# new dvr plus coming to me



## plt3121 (Dec 14, 2007)

I called d today cause my r-15 is dying. They had me reformat the hd didn't help much. So I'm getting another plus dvr. Does anyone know what I might be getting.


----------



## spartanstew (Nov 16, 2005)

Nope.


----------



## jdspencer (Nov 8, 2003)

It could be another R15 or maybe the R16 or if you're lucky the R22.

Let is know which one, okay?


----------



## plt3121 (Dec 14, 2007)

Will do. Thanks for the replies.


----------



## The Merg (Jun 24, 2007)

plt3121 said:


> I called d today cause my r-15 is dying. They had me reformat the hd didn't help much. So I'm getting another plus dvr. Does anyone know what I might be getting.


Go to your on-line DirecTV account and look up your recent orders. You should see the replacement DVR listed there. If you open up the order, it will list the details of what is being shipped to you.



jdspencer said:


> It could be another R15 or maybe the R16 or if you're lucky the R22.
> 
> Let is know which one, okay?


It will not be an R22. The R22 is not in the distribution line anymore from DirecTV.

- Merg


----------



## Jhon69 (Mar 28, 2006)

The Merg said:


> Go to your on-line DirecTV account and look up your recent orders. You should see the replacement DVR listed there. If you open up the order, it will list the details of what is being shipped to you.
> 
> It will not be an R22. The R22 is not in the distribution line anymore from DirecTV.
> 
> - Merg


You are correct sir!(my Ed to your Johnny).


----------



## plt3121 (Dec 14, 2007)

Ok I ended up getting the r-16 500. So far so good.


----------



## LOCODUDE (Aug 8, 2007)

plt3121 said:


> Ok I ended up getting the r-16 500. So far so good.


This receiver has gotten pretty good reviews. Enjoy...


----------



## ThomasM (Jul 20, 2007)

jdspencer said:


> It could be another R15 or maybe the R16 or if you're lucky the R22.
> 
> Let is know which one, okay?


Lucky? Unless you live in an MPEG4-locals market I would bet your chances of getting an R22 are about the same as winning the lottery...


----------



## xmguy (Mar 27, 2008)

ThomasM said:


> Lucky? Unless you live in an MPEG4-locals market I would bet your chances of getting an R22 are about the same as winning the lottery...


Or if you bought an R22 when D* was still selling them via Best Buy.


----------



## jdspencer (Nov 8, 2003)

I have a friend who got an R15 to replace a failing Samsung series one. This thing was a POS. He called DirecTV and they agreed to send a replacement.
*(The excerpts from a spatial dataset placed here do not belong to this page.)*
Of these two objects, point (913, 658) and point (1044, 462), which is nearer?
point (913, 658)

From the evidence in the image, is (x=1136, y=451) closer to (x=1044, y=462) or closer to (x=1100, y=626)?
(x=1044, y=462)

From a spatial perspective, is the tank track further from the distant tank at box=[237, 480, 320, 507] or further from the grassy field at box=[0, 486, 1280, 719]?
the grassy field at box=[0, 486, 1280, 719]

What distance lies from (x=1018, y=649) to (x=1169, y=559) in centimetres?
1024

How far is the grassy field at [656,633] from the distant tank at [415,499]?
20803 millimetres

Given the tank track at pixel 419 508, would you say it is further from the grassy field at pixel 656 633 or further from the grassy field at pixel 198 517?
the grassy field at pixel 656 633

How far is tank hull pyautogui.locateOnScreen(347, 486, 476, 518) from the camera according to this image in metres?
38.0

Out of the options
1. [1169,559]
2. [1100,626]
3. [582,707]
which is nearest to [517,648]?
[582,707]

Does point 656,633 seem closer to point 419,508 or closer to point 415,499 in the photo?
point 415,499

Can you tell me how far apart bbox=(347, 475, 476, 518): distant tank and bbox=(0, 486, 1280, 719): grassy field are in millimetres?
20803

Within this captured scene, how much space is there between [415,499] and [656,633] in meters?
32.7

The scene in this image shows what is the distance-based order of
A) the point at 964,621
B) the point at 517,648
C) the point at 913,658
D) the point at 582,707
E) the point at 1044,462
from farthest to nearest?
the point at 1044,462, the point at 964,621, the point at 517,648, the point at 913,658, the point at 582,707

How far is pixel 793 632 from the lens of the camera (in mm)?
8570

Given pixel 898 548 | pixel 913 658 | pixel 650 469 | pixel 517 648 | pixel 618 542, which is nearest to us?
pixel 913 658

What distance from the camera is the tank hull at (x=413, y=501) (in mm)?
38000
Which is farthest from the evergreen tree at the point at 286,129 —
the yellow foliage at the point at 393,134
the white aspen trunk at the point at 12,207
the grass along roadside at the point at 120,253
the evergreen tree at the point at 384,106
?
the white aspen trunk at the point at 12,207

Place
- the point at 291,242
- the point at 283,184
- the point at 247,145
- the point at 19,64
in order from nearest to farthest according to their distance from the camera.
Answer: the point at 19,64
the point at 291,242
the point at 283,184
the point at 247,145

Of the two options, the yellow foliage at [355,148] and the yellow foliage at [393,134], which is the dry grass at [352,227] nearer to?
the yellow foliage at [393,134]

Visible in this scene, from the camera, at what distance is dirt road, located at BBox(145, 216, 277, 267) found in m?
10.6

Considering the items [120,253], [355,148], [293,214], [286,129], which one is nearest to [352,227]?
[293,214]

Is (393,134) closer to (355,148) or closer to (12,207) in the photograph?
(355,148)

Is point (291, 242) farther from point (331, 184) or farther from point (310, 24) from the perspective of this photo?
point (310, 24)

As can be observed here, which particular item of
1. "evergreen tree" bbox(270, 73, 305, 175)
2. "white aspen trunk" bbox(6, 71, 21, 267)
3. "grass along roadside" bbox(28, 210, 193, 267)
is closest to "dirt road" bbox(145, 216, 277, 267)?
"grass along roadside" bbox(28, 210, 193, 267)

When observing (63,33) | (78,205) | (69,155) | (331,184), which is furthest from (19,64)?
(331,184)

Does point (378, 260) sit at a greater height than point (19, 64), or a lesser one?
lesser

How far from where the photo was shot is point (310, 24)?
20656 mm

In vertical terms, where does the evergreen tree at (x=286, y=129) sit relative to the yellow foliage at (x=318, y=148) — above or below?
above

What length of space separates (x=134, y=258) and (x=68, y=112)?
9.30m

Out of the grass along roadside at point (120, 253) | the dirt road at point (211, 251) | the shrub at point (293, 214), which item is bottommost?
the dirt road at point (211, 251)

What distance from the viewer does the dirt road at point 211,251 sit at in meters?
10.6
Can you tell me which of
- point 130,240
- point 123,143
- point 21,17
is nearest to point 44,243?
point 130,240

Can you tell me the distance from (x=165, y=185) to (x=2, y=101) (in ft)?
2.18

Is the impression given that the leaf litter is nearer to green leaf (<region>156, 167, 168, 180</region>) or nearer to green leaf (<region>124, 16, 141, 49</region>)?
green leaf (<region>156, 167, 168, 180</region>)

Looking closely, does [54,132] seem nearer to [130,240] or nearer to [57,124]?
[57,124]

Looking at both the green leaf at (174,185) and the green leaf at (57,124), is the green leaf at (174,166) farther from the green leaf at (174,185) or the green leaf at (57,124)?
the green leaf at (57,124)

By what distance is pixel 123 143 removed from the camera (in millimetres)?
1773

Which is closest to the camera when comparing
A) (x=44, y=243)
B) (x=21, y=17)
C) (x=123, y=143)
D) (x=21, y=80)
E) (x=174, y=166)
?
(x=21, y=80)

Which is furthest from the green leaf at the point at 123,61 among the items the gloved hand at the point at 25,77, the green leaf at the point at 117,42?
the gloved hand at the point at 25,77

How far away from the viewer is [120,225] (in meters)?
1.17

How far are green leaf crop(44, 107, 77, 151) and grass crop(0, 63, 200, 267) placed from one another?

Well, the installer showed up with a new dish and an HR20-700. I don't know what he was charged, however.


----------



## ThomasM (Jul 20, 2007)

xmguy said:


> Or if you bought an R22 when D* was still selling them via Best Buy.


Just out of curiosity I stopped in at my local Best Buy the other day to see what they had in stock as far as DirecTV equipment.

No R22's. Instead BRAND NEW R16's. And as far as HD, it was HR22's.

Quite a difference from a year ago when I went snooping....


----------



## dodge boy (Mar 31, 2006)

My owned R15 died and I got an owned HR22 for replacement through the PP (Nice that I have MPEG4 locals)


----------